A U.S. Navy investigation has determined that the nuclear attack submarine damaged in a collision in the South China Sea in early October struck an uncharted underwater mountain, defense officials said Monday.
The Navy’s U.S. 7th Fleet commander Vice Adm. Karl Thomas is now conducting a review of the findings to determine whether any additional accountability measures will be taken, U.S. Naval Institute News reported.
“The investigation determined USS Connecticut grounded on an uncharted seamount while operating in international waters in the Indo-Pacific region,” 7th Fleet spokesperson Cmdr. Hayley Sims said in a statement. Vice Adm. Thomas “will determine whether follow-on actions, including accountability, are appropriate.”
Eleven of the nearly 140 sailors on board the USS Connecticut were injured in the collision. The majority of the injuries were minor. Two of the sailors sustained “moderate” injuries.

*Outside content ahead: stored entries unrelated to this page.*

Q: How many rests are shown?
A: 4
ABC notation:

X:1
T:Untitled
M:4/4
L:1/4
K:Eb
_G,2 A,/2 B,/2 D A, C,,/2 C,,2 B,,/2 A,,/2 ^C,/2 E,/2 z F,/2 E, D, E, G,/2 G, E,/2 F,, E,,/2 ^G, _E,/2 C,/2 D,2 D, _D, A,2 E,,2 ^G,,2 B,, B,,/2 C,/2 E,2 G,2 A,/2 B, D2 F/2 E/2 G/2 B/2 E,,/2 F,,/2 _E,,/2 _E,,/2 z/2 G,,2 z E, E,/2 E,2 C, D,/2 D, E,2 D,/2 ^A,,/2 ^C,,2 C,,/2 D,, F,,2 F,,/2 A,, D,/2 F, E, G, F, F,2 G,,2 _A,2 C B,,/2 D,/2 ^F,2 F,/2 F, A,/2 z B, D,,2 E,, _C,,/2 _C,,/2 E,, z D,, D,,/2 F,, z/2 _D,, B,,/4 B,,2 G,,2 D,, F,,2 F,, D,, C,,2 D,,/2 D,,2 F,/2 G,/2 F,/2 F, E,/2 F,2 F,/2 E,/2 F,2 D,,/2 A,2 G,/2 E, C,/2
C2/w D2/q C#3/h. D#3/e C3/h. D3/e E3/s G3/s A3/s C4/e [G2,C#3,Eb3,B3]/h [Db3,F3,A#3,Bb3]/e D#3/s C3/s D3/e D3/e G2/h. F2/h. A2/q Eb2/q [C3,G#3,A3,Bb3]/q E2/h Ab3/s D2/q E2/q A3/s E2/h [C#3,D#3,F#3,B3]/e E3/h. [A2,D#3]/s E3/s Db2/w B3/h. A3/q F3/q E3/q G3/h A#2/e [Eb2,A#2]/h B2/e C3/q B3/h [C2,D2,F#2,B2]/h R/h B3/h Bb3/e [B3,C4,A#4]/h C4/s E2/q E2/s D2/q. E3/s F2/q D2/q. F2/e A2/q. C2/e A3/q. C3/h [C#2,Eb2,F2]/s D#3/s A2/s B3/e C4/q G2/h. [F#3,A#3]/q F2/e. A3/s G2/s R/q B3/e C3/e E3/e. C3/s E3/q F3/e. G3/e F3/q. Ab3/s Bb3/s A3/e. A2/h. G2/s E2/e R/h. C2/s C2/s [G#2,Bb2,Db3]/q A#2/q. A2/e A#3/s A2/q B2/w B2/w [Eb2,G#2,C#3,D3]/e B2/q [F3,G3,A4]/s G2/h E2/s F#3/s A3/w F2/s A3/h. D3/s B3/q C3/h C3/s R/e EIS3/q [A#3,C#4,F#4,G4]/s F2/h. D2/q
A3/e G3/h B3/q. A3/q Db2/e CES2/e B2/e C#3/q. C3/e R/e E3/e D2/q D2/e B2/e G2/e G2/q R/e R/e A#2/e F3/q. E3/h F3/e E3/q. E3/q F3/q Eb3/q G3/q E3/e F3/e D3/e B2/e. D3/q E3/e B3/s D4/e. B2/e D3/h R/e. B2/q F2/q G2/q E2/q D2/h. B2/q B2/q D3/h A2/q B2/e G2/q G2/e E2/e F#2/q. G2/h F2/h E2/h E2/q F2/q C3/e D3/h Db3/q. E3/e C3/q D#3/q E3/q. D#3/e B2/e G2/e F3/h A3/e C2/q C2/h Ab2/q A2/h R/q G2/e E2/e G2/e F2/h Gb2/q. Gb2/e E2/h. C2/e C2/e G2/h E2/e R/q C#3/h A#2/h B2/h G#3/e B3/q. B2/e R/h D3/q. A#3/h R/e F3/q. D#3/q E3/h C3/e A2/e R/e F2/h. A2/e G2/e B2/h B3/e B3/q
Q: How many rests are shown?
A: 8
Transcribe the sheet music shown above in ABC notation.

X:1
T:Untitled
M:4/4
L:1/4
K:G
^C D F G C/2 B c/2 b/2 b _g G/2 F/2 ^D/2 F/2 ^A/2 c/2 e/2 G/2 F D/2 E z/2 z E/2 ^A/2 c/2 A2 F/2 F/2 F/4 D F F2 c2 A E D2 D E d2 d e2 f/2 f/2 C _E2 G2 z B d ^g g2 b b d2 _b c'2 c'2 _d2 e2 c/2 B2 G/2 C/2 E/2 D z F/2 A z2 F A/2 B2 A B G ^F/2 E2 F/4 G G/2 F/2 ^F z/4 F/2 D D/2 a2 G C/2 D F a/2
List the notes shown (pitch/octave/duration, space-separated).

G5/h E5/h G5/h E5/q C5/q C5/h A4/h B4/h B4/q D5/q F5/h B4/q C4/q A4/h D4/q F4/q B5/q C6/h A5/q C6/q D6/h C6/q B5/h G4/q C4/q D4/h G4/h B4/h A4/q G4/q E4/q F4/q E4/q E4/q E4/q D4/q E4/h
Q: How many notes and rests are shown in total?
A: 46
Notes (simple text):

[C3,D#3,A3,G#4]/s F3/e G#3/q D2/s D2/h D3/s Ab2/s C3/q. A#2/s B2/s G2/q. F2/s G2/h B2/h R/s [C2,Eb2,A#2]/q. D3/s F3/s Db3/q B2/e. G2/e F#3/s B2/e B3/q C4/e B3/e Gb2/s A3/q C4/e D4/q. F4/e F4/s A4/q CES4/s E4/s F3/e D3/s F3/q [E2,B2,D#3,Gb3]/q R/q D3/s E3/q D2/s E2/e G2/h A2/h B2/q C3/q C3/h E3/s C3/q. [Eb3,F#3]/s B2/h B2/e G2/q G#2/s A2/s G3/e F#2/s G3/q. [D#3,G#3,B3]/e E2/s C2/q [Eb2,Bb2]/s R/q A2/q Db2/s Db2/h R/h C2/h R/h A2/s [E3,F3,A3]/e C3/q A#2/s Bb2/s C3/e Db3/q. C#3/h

The incident, which happened on Oct. 2 amid heightened tensions between China and Taiwan, was not reported by the Navy until days later as the submarine transited to Guam where it is undergoing initial repairs. The Chinese government, which has clashed with the U.S. and its allies over competing sovereignty claims in the heavily trafficked waterway, have launched a concerted propaganda campaign over the sub incident.
Chinese Foreign Ministry spokesman Wang Wenbin on Tuesday again accused the U.S. of a “lack of transparency and responsibility” regarding the incident, which reignited tensions between the U.S. and China over operations in the South China Sea.
“We once again urge the U.S. to give a detailed account of the accident,” Mr. Wang said.
Speaking before the U.S. Navy statement was released, Mr. Wang said the U.S. had not provided details as to the “specific location of the accident” and has not offered “clear explanation” of what the submarine was doing in the area.
“The key is that the US military should stop sending warships and warplanes everywhere, showing its military muscles and violating other countries’ security. If not, this kind of accident will only take place more often,” Mr. Wang said.
The U.S. has long contested China’s claims of sovereignty in the South China Sea and insists international freedom of navigation norms be maintained in the region.
China’s state-controlled Global Times also piled on Tuesday fueling speculation that the collision could have resulted in “nuclear leakage,” and said the “root of the accident” was America’s “long-term presence in the South China Sea that stirs up trouble in the region.”
The vessel’s nuclear reactor and propulsion systems were not damaged in the collision, according to USNI News. But damage to the ballast tanks on the forward section of the submarine forced the crew to transit from the South China Sea to Guam on the surface.
The Navy is still determining the extent of final repairs needed for the submarine, which is home-ported at Naval Base Kitsap-Bremerton near Seattle.